Extract »
"""

LOST SADHANAS.ORG THE LOST SADHANAS PROJECT

The 
Lost Sadhanas Logo
The Lost Sadhanas site graphic

The Lost Sadhanas Project
Some Modern Problems and Stripped Down Buddhism



Many forms of Tibetan Buddhism which have come to the West have been simplified, resembling Zen practice in the focus on emptiness and breathing, and the omission of the realm of intermediate deities, the sambhogakaya. We have the growth of secular Buddhism, with writers going beyond the "belief-based metaphysics" of traditional Buddhism towards a "modernist and scientific" form of Buddhism. This approach has grown popular in the West, with the rise of mindfulness as a form of relaxation rather than religious insight, reducing Buddhist experiences to psychological states. We see the decline of "enchanted" truth-claims, and a naturalistic Buddhism in which the earlier spiritual beliefs are considered to be archaic, and no longer relevant to human life. As one modern Buddhist website notes,

Within the framework of secular Buddhism, Buddhist doctrine may be stripped of any unspecified combination of various traditional beliefs that could be considered superstitious, or that cannot be tested through empirical research, namely: supernatural beings (such as devas, bodhisattvas, nagas, pretas, Buddhas, etc.), merit and its transference, rebirth, and karma, Buddhist cosmology (including the existence of pure lands and hells), etc. Online reference: Secular Buddhism (slife.org).

"""

Stored data »

"""

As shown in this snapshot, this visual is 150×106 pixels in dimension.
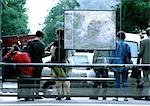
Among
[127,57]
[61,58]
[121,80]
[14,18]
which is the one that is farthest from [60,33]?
[121,80]

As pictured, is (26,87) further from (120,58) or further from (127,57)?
(127,57)

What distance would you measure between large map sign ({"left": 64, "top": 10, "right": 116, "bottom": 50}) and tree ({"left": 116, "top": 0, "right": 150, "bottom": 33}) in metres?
0.28

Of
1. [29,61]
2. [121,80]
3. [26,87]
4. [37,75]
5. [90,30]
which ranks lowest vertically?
[26,87]

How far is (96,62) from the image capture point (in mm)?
9898

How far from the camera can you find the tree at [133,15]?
10.3 metres

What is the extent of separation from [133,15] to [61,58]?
2.00 meters

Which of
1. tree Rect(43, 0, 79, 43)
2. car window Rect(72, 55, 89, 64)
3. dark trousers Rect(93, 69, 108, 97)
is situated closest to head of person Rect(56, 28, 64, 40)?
tree Rect(43, 0, 79, 43)

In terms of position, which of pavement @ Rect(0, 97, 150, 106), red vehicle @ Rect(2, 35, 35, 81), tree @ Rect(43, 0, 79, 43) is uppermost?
tree @ Rect(43, 0, 79, 43)

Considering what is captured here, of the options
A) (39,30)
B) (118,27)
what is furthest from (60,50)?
(118,27)

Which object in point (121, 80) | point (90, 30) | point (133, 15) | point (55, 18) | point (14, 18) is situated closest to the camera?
point (121, 80)

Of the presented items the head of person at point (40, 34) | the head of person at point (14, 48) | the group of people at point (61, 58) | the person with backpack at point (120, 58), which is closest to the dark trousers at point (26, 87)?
the group of people at point (61, 58)

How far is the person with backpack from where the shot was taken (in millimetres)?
9836

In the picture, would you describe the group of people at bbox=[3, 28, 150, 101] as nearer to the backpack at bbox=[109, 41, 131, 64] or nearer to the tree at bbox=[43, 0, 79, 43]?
the backpack at bbox=[109, 41, 131, 64]

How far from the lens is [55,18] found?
10.4 m
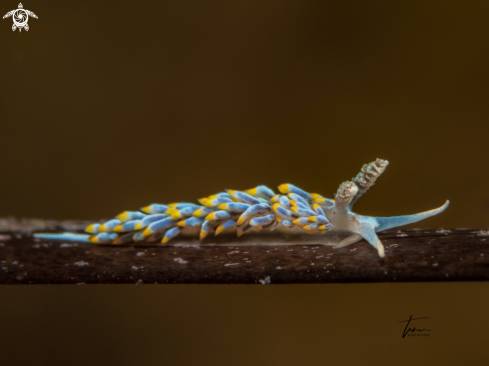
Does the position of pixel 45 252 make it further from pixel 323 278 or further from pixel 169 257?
pixel 323 278

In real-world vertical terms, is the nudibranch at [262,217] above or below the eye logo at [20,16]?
below

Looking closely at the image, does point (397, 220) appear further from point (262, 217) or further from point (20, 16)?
point (20, 16)

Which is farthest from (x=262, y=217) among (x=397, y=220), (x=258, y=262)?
(x=397, y=220)

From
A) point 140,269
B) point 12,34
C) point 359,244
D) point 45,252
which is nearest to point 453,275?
point 359,244

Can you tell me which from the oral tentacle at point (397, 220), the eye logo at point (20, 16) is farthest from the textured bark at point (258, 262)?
the eye logo at point (20, 16)

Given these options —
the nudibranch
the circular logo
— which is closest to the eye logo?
the circular logo

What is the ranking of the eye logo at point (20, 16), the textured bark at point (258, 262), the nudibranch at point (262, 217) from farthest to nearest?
the eye logo at point (20, 16) < the nudibranch at point (262, 217) < the textured bark at point (258, 262)

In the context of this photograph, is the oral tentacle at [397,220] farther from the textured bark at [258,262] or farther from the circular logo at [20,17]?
the circular logo at [20,17]

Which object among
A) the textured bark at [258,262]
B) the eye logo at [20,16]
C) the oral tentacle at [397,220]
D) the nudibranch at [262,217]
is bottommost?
the textured bark at [258,262]
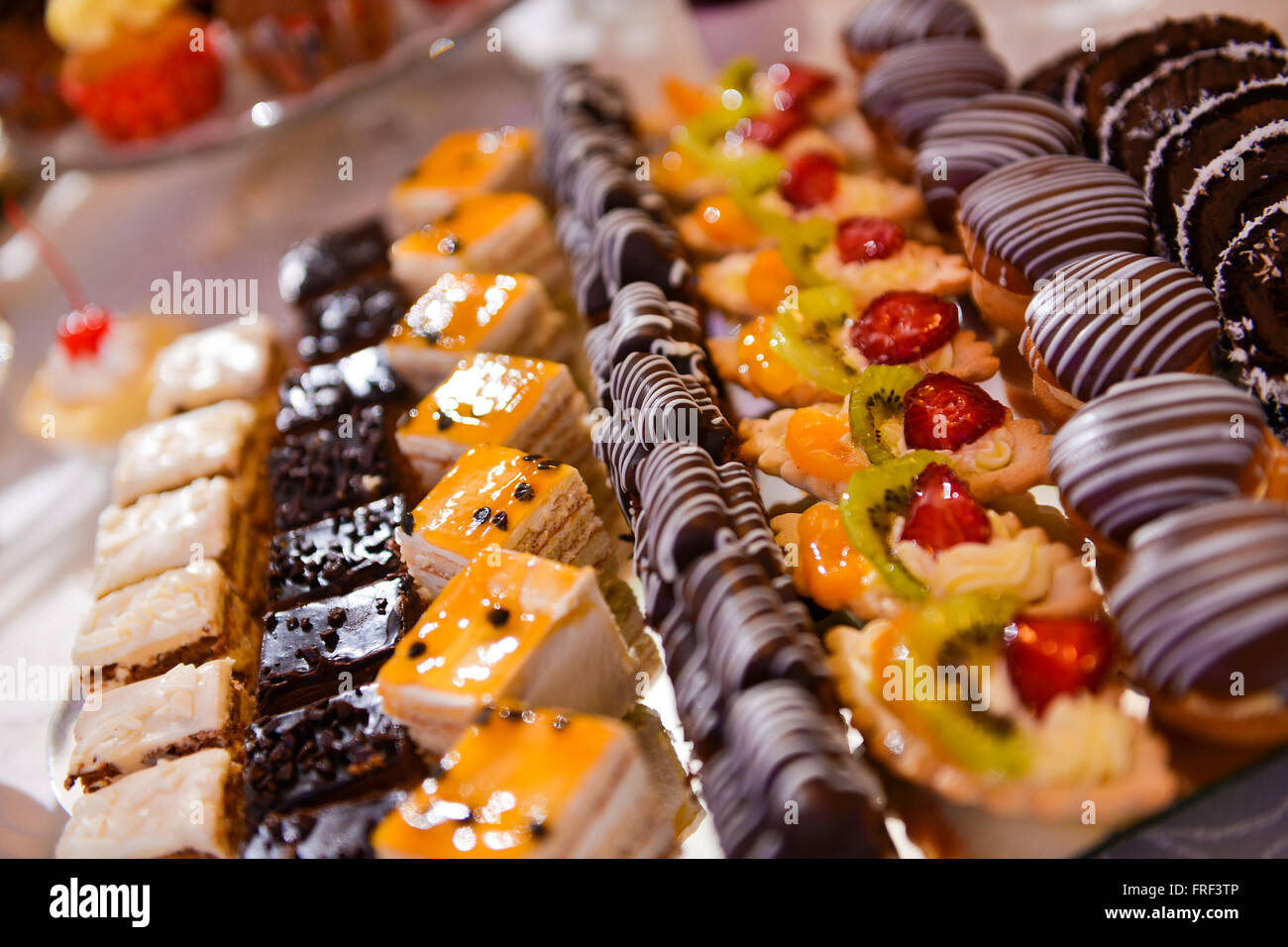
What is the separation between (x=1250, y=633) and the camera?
2.28 meters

"""

What the task asks »
Continue the passage on secular and stripped-down Buddhism, beginning right after its last sentence.

Task output »
For many modern Buddhists, this loss is desirable. However, this project goes in a different direction, claiming a value for the older practices that have largely been lost in the modern attempts to justify Buddhism both philosophically and scientifically. We can call it mythopoetic thinking, or archaic and primitive cognition, but it is an approach which still has power if the modern assumptions of materialism are not allowed to negate all other forms of knowledge. It also has more sympathy with the idea of a soul in Buddhism, an idea that is often rejected (in the concept of anatman), but is actually debated among Buddhist scholars (see the March 2018 Journal of the American Academy of Religion, or (PDF) When Did Buddhism Become Anti-Brahmanical? The Case of the Missing Soul. | Joseph Walser - Academia.edu").

So this rather long introduction makes two points. One is that many texts and practices actually have been lost over the history of Buddhism's travels out of India. The other is that some of these lost practices may still be valuable for Buddhist practitioners.

We will now begin our discussion of the first lost sadhana which is titled the Bodhi Tree meditation.

Please click on the [ NEXT ] link below to continue.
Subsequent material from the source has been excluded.